Le nouveau Premier ministre Abdelaziz Djerad, un universitaire disposant d'une solide connaissance des rouages de l'Etat, a dit vouloir regagner la «confiance» du peuple algérien samedi, peu après sa nomination, sur fond de contestation populaire persistante.
M. Djerad, 65 ans, titulaire d'un doctorat en Sciences politiques, a «été chargé de constituer un nouveau gouvernement», a indiqué la présidence de la République dans un communiqué cité par la télévision publique. Il succède à Sabri Boukadoum, ministre des Affaires étrangères qui avait été nommé Premier ministre par intérim après la démission de Noureddine Bedoui le 19 décembre, jour de l'intronisation d'Abdelmadjid Tebboune comme nouveau chef de l'Etat. La cérémonie de passation entre MM Boukadoum et Djerad a eu lieu samedi dans la foulée de l'annonce.
La TV d'Etat a par ailleurs montré des images de M. Djerad reçu par M. Tebboune, sorti vainqueur le 12 décembre d'une présidentielle boudée par la population et décriée par le mouvement de contestation -le «Hirak»- qui secoue l'Algérie depuis février dernier. «Nous devons travailler avec toutes les compétences nationales et les cadres du pays, les citoyennes et les citoyens, afin de sortir de cette période difficile», et faire face aux «défis socio-économiques», a plaidé le nouveau Premier ministre à la sortie de cet entretien. «Nous sommes devant un grand défi pour regagner la confiance» du peuple, a-t-il ajouté.
Tâche délicate
Cette tâche, dans le contexte du «Hirak», s'annonce délicate. M. Djerad va notamment devoir constituer, dans un délai non précisé, un gouvernement à même de mettre en place les nouveaux instruments de gouvernance visant à jeter les bases de la nouvelle République promise par M. Tebboune. A son crédit, Abdelaziz Djerad est un académicien reconnu par ses pairs qui dispose d'une solide connaissance des affaires internationales et de la haute administration algérienne. Diplômé de la faculté des Sciences politiques d’Alger et docteur d’Etat de l’université Paris X-Nanterre, selon sa biographie, il a déjà exercé des hautes fonctions : secrétaire général de la présidence de la République de 1993 à 1995, il a occupé la même fonction au ministère des Affaires étrangères de 2001 à 2003, lors du premier mandat d'Abdelaziz Bouteflika, qui l'avait ensuite écarté. Il a aussi été directeur de l'école nationale d'administration (ENA) d'Alger, de 1989 à 1992, et est l'auteur de plusieurs ouvrages.
Produit de l'école algérienne, sans attaches partisanes connues, le profil de ce technocrate enlève un argument majeur aux détracteurs du pouvoir, à qui il est reproché de marginaliser les compétences. Mais, dans le même temps, le mouvement de contestation, qui a obtenu en avril la démission d'Abdelaziz Bouteflika, s'est jusqu'ici montré intransigeant sur sa volonté d'obtenir le départ de l'ensemble du «système» au pouvoir ces dernières décennies.
«Nouvelle soupe»
Interrogé par l'AFP, Maassoum, un étudiant en pharmacie d'Alger, s'est montré catégorique : «ce changement de Premier ministre est illégitime vu que celui qui l'a nommé (le président Tebboune, NDLR) est illégitime», a-t-il avancé. Un de ses camarades, Amine, se dit du même avis. Le peuple «demandé une nouvelle soupe, ils ont juste changé la cuillère», commente-t-il ironiquement. Vendredi, des dizaines de milliers de personnes ont à nouveau participé à la manifestation hebdomadaire dans les rues d'Alger, la première depuis le décès le 23 décembre du général Ahmed Gaïd Salah, chef d'état-major de l'armée, qui avait de fait dirigé le pays ces derniers mois.

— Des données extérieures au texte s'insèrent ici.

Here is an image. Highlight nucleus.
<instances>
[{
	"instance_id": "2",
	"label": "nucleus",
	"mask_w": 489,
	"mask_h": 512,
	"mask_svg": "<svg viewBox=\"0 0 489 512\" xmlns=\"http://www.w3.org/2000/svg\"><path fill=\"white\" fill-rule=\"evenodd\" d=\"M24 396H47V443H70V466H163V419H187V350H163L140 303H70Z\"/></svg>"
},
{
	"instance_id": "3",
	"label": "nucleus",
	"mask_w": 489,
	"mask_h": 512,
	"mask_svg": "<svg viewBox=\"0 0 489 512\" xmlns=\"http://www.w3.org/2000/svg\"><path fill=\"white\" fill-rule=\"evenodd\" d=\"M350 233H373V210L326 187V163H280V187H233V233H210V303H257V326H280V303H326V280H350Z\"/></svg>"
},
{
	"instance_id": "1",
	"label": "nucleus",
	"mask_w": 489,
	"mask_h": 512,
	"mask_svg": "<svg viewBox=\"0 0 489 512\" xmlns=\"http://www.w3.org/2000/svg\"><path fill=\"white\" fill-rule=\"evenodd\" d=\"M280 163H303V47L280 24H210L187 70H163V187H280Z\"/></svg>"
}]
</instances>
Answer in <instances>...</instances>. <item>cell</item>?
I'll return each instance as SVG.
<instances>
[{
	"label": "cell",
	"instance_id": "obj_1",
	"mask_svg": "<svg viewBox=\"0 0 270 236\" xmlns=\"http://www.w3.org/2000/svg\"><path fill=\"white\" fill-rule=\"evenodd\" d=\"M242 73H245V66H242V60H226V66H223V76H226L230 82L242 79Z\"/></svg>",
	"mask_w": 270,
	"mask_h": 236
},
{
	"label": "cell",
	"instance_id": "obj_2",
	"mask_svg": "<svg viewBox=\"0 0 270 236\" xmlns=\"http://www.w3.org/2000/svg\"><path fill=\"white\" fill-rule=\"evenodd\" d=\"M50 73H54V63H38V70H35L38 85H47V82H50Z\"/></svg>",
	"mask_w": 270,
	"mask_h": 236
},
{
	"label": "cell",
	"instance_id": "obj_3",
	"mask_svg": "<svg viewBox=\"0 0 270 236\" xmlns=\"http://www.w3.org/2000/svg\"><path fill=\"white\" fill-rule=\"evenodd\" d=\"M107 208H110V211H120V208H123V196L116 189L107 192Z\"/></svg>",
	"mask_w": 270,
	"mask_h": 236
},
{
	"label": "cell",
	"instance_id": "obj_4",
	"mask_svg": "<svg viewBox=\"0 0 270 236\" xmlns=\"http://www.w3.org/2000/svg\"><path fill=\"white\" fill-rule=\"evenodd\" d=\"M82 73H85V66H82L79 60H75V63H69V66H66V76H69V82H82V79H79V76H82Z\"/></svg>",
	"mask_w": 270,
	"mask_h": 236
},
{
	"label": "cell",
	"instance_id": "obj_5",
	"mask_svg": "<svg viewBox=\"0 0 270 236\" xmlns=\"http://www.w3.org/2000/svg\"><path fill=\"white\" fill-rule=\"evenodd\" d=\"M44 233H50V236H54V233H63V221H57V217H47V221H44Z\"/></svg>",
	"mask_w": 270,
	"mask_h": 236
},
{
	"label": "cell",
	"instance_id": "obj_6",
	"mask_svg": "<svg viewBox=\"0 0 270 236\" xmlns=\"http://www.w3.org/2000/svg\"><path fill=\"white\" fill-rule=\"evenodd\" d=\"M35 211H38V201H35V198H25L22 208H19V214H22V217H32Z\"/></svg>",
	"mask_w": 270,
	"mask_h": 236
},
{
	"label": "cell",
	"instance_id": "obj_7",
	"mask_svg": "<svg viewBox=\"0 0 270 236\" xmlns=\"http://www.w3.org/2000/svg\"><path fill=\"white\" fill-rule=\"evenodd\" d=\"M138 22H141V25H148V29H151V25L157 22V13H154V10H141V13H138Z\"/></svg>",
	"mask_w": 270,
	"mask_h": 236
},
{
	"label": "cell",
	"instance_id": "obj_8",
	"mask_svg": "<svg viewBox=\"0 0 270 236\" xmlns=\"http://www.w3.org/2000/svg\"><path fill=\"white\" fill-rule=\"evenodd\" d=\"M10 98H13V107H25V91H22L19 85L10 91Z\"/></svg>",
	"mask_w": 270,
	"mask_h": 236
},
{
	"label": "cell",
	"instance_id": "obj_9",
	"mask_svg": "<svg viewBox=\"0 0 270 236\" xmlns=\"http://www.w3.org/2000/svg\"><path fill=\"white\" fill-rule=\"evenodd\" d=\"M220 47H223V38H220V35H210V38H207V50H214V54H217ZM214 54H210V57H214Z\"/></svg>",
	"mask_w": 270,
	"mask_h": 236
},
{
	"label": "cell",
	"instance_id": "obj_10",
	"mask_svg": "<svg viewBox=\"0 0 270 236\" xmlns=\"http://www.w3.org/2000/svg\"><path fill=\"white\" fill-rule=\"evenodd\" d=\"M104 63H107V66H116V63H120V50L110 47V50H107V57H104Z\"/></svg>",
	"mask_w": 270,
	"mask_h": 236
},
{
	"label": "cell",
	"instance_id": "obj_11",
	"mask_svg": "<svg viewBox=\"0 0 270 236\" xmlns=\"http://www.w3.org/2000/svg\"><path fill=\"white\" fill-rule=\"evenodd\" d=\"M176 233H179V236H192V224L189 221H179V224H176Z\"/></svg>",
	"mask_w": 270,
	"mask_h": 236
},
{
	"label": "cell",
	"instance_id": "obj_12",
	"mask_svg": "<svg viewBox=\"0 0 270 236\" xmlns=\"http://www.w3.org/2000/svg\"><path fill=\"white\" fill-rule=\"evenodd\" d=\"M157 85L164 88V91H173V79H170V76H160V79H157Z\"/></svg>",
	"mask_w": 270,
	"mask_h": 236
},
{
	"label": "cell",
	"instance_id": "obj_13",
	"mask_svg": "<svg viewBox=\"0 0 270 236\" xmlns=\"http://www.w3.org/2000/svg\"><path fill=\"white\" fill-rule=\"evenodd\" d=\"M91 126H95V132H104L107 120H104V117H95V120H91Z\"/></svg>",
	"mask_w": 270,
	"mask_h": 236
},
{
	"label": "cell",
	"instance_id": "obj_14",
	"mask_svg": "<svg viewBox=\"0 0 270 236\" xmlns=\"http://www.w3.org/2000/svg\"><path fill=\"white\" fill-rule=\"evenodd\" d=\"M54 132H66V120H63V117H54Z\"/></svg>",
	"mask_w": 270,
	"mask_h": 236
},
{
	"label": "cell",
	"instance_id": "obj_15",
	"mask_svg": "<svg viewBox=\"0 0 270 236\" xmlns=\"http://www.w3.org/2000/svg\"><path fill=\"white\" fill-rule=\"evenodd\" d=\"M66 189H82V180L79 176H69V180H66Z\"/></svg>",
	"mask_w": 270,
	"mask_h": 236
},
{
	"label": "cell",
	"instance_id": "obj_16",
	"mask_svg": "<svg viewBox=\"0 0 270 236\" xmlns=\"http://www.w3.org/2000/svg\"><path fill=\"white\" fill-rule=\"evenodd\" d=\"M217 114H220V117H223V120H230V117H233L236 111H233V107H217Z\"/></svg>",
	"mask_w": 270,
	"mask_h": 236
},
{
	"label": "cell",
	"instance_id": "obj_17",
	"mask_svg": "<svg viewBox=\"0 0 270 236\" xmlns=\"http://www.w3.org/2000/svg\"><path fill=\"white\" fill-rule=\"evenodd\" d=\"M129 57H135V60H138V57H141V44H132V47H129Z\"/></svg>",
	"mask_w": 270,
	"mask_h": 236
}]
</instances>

Alors que certains Algériens s'interrogent sur la marche à suivre à la suite de l'élection d'Abdelmadjid Tebboune, ces manifestants étaient toutefois moins nombreux que les semaines précédentes. Pour tenter d'apaiser la rue, M. Tebboune a notamment promis, le jour de son élection, la mise en place d'une instance de dialogue avec le «Hirak». Mais nul ne sait à ce jour s'il reviendra au nouveau Premier ministre ou à une autre personnalité de conduire un tel dialogue.